Captioned web image data:
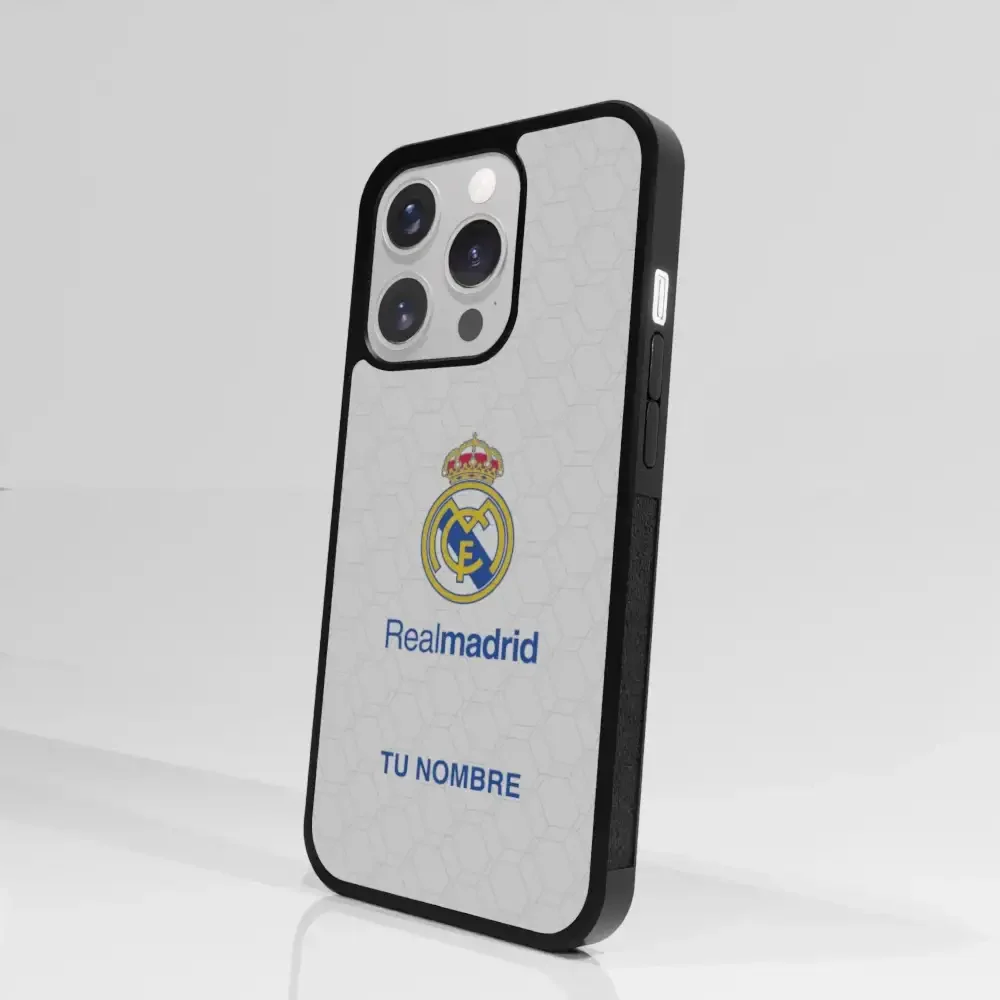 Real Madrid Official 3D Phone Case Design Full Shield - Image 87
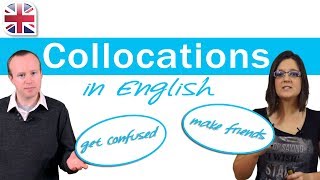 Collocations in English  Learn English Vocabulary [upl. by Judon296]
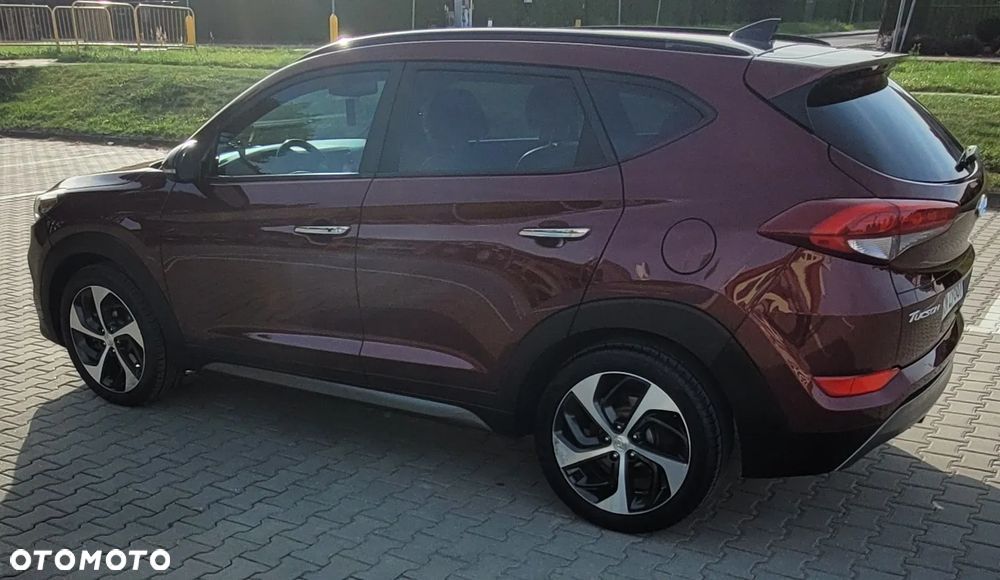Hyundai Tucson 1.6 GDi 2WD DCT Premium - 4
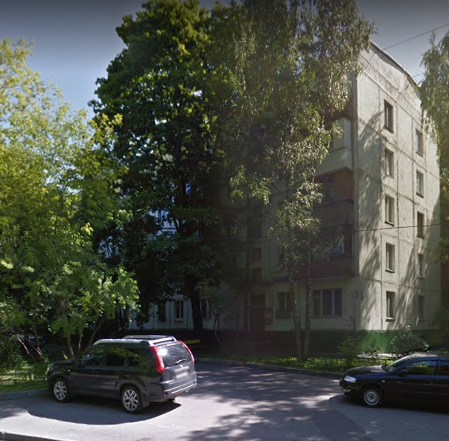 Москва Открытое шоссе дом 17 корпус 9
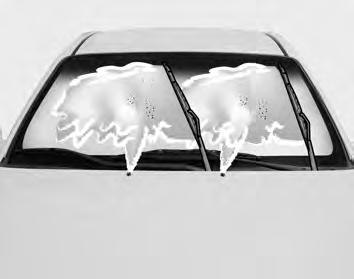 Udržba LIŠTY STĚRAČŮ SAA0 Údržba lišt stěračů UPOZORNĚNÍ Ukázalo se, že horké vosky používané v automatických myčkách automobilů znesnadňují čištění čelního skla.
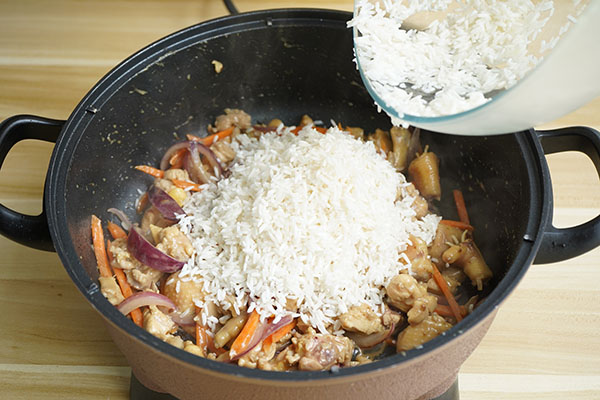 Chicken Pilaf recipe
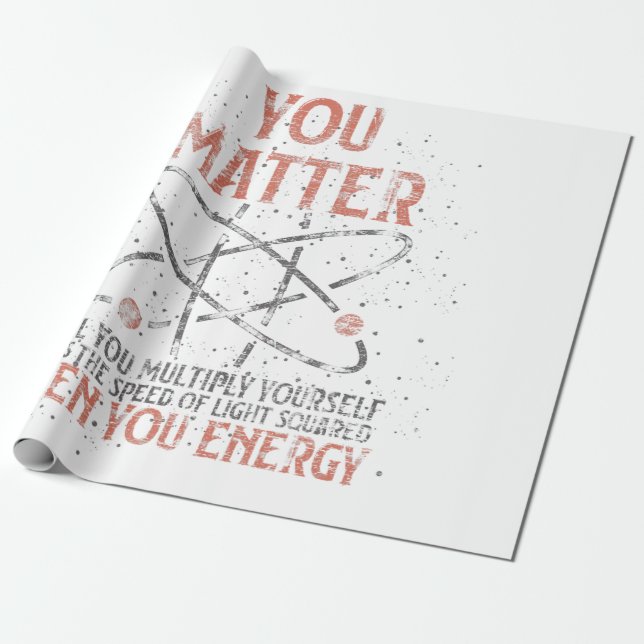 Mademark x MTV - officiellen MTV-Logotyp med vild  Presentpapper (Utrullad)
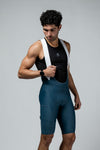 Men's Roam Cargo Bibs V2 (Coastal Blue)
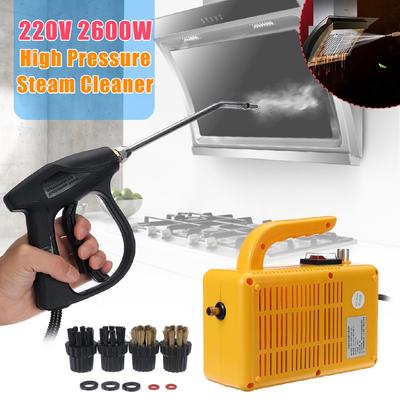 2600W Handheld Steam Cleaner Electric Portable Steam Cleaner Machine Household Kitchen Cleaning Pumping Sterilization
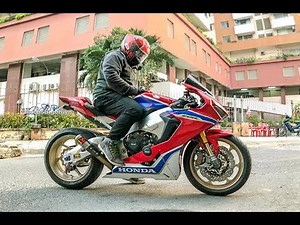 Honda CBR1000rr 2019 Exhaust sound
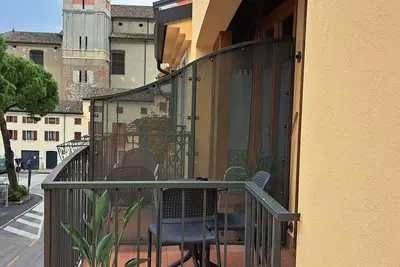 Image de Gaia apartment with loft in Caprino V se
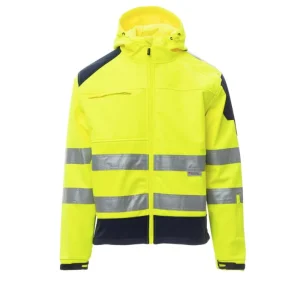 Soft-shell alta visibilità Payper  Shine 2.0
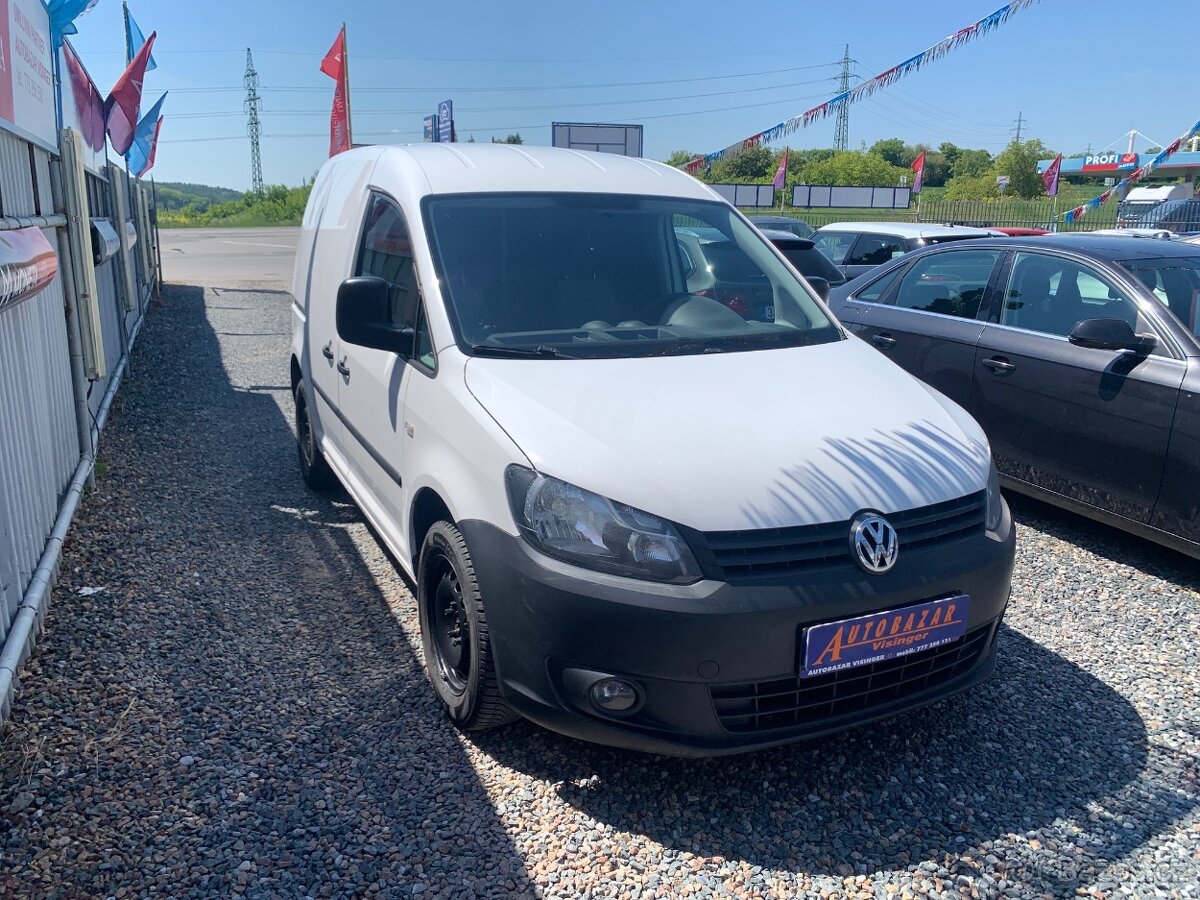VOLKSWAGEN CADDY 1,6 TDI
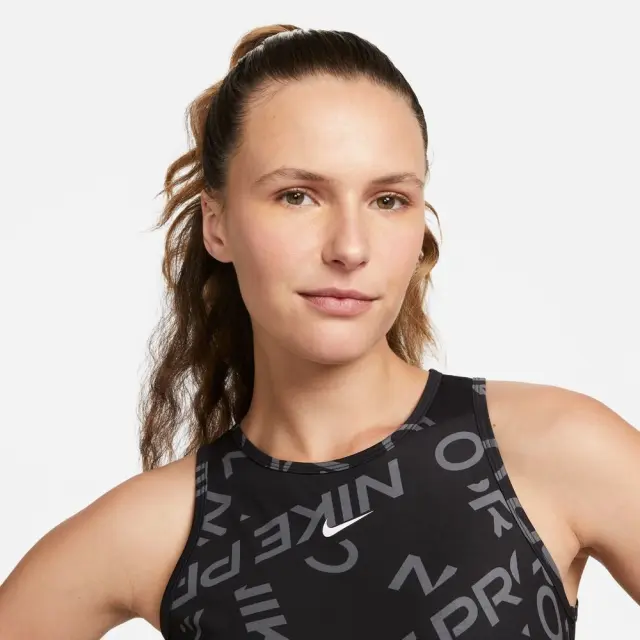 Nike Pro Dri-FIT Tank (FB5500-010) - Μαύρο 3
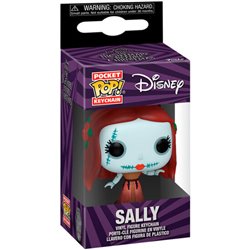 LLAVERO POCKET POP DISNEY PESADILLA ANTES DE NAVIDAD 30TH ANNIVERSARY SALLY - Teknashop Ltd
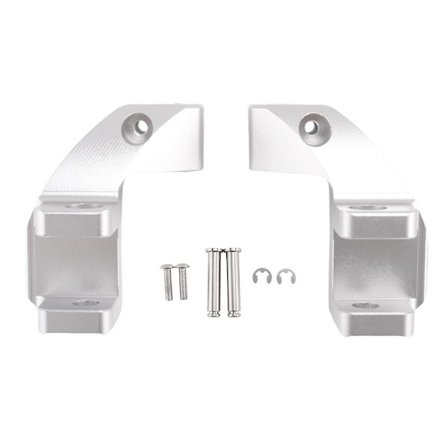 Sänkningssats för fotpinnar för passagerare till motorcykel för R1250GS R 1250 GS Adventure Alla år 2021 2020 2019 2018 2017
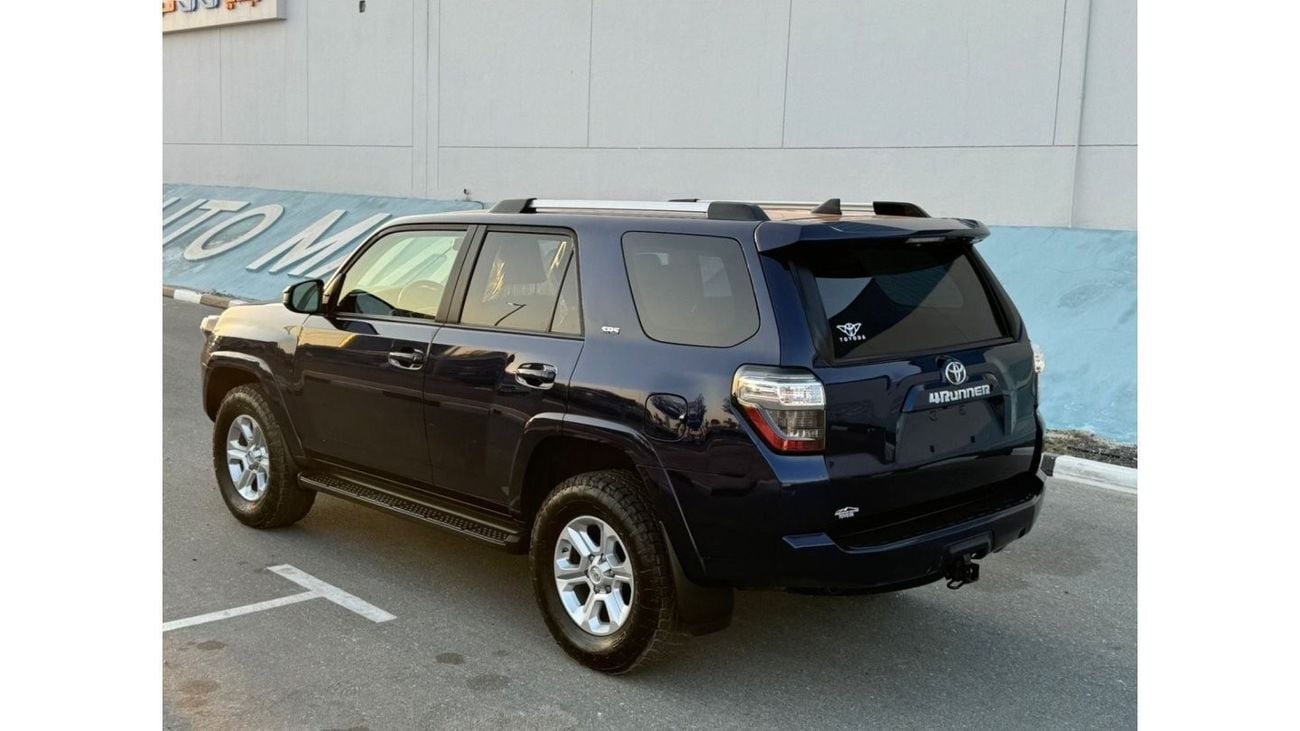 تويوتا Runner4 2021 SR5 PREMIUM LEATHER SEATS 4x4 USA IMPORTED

▶ Task item:
Could you output the data as a Markdown table with the columns Row and Caption, from the start of the data through the line with "Nike Pro Dri-FIT Tank (FB5500-010) - Μαύρο 3", skipping blank lines and leaving the pictures out?

▶ Solution for this problem:
| Row | Caption |
|---|---|
| 1 |  Real Madrid Official 3D Phone Case Design Full Shield - Image 87 |
| 2 |  Collocations in English  Learn English Vocabulary [upl. by Judon296] |
| 3 | Hyundai Tucson 1.6 GDi 2WD DCT Premium - 4 |
| 4 |  Москва Открытое шоссе дом 17 корпус 9 |
| 5 |  Udržba LIŠTY STĚRAČŮ SAA0 Údržba lišt stěračů UPOZORNĚNÍ Ukázalo se, že horké vosky používané v automatických myčkách automobilů znesnadňují čištění čelního skla. |
| 6 |  Chicken Pilaf recipe |
| 7 |  Mademark x MTV - officiellen MTV-Logotyp med vild  Presentpapper (Utrullad) |
| 8 |  Men's Roam Cargo Bibs V2 (Coastal Blue) |
| 9 |  2600W Handheld Steam Cleaner Electric Portable Steam Cleaner Machine Household Kitchen Cleaning Pumping Sterilization |
| 10 |  Honda CBR1000rr 2019 Exhaust sound |
| 11 |  Image de Gaia apartment with loft in Caprino V se |
| 12 |  Soft-shell alta visibilità Payper  Shine 2.0 |
| 13 | VOLKSWAGEN CADDY 1,6 TDI |
| 14 |  Nike Pro Dri-FIT Tank (FB5500-010) - Μαύρο 3 |